4/2/13

American Standard - My Bathroom is a Private Kind of Place.

Today's ad comes to us from the bygone yestertime of 1949, when everything was all Art Deco and dramatically lit. Even the toilet ads got the Bogart treatment, what with the harsh side lighting. See?

Either this was part of the Deco fashion of the time or the photographer opened the door on a darkened room and caught a secretive toilet craftsman potterying up his latest masterpiece. Such drama. It's a toilet, guys. DOn't take it to seriously.

Of course, when you're a toilet company, there's a really strong impetus to be dead serious about toilets. And, when you're surrounded by coworkers whose livelihoods all depend on making toilets (and other plumbing stuff), the corporate culture gets quite profound.

Case in point: Any big company tends to have a big annual conference or sales meeting of some kind. It's the one opportunity for the executives to pretend they're rock stars. You know... they rent a hall in a hotel, build a stage with colored lights and projection screens and loud music and they get to pump their fists before a "mandatory attendance" crowd. At one of my many old jobs, I worked at a video post house / sweatshop where we shot and edited footage of these events. Or, sometimes we prepared segments to be projected on the huge screens during these meetings. It's kind of a tradition to take yourself very seriously, even if you make concrete or spray nozzles or toilets.

Well, back in The Fifties and such, before there was cheap and easy video footage, they used to do corporate live theater at sales meetings. This meant someone had to write musicals for corporate sales meetings. I guess this was where you start if you want to write for broadway. They had orchestras, costumes, sets, and everything. Somehow, they did all of this with a straight face.

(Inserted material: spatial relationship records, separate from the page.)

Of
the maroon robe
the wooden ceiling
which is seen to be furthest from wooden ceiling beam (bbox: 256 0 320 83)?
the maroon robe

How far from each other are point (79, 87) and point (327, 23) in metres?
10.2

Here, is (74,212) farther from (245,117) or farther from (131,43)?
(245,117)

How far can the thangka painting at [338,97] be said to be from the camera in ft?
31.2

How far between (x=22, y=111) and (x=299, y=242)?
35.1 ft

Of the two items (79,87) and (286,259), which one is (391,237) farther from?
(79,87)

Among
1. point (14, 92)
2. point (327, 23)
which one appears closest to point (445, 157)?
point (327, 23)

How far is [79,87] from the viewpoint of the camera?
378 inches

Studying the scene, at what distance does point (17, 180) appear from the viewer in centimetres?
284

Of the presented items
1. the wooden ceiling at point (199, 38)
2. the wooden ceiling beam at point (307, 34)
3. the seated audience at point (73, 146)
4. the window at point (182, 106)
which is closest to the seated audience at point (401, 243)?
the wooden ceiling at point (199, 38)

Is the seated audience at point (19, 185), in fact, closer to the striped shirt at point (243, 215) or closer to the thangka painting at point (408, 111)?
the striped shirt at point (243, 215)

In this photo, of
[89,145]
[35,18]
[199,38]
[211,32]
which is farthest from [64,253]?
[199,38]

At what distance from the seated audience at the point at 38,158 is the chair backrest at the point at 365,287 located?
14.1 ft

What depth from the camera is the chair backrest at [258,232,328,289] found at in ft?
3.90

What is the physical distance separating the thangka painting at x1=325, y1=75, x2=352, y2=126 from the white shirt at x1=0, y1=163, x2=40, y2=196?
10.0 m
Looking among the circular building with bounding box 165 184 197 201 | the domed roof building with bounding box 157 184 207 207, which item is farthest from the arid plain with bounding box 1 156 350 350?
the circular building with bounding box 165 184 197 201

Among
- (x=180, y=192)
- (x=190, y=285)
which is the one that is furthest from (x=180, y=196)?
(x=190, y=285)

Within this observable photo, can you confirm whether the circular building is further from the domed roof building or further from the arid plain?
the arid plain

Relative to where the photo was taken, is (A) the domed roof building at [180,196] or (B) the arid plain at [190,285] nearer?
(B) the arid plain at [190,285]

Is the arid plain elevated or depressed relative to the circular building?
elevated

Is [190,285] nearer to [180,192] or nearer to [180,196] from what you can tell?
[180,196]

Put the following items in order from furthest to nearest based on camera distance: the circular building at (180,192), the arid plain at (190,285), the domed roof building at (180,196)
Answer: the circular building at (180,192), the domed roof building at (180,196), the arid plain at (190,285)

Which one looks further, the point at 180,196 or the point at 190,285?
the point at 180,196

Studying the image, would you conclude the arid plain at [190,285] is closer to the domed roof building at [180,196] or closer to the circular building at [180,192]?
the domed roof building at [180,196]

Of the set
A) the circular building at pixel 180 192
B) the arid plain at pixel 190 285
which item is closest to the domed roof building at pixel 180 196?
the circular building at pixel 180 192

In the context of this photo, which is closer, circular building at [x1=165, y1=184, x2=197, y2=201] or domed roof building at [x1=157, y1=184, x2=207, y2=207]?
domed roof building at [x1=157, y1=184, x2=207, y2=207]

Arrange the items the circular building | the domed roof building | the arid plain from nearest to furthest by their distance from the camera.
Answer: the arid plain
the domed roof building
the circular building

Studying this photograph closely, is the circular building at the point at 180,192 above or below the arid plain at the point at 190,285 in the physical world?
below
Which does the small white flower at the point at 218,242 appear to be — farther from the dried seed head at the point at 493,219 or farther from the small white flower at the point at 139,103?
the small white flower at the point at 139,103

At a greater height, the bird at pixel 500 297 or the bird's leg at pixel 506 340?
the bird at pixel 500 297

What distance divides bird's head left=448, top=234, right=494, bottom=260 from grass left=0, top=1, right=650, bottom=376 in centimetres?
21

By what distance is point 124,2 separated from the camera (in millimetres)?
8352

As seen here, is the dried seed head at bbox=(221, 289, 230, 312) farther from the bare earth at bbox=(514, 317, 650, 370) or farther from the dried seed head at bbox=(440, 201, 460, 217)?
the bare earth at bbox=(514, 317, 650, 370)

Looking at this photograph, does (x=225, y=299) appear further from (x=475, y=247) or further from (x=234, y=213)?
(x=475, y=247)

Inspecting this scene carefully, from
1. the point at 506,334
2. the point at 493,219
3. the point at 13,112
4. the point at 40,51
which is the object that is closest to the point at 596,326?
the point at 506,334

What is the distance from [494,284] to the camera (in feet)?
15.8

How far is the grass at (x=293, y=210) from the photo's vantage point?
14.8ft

Please behold this musical from a Chevy sales convention. Wowzers.



It gets better. Here's a song from an American Standard sales convention from 1960-something: "My Bathroom is a Private Kind of Place". In it, the woman waxes rhapsodic about her bathroom, and how it's the only place she feels truly free, I promise you I am not making this up. This was real. Listen for the key change at 1:24 when the song  really gets fervent.

Go, dear readers. Go and be free in your bathroom. Just don't make me listen while you free up.




Click for big.

P.S. Here's a great film about refrigerators that must have had them tearing up in the audience. "A spine-tingling new concept".







7 comments:

phil said...

"Where I flush, and where I cream"? Oh my.

Steve Miller said...

"Batteries not included."

Steve Miller said...

Captcha on the last comment was "16500 urinonC". Make what you will of that!

PhilAreGo@gmail.com said...

Tell me about it. The innuendo potential of that song could not have been lost on the salesmen of 1954, could it?

Thanks guys!

[-Mgmt.]

Anonymous said...

Is it wrong for me to have imagined Dick Van Dyke's head popping up from her "bowl" in a wide brimmed straw hat, singing the "Truly Scrumptious" song from "Chitty-Chitty-Bang-Bang", right as her bathroom song ended??

MisterFancyHotballs_2

PhilAreGo@gmail.com said...

Fancy, its always wrong to think of Dick Van Dyke singing.

Thanks for reading!

[-Mgmt.]

Anonymous said...

I stand corrected, sir.

On another "PC" note-
It should have read "D*ck Van D*ke"

Sorry if I offended either of your viewers.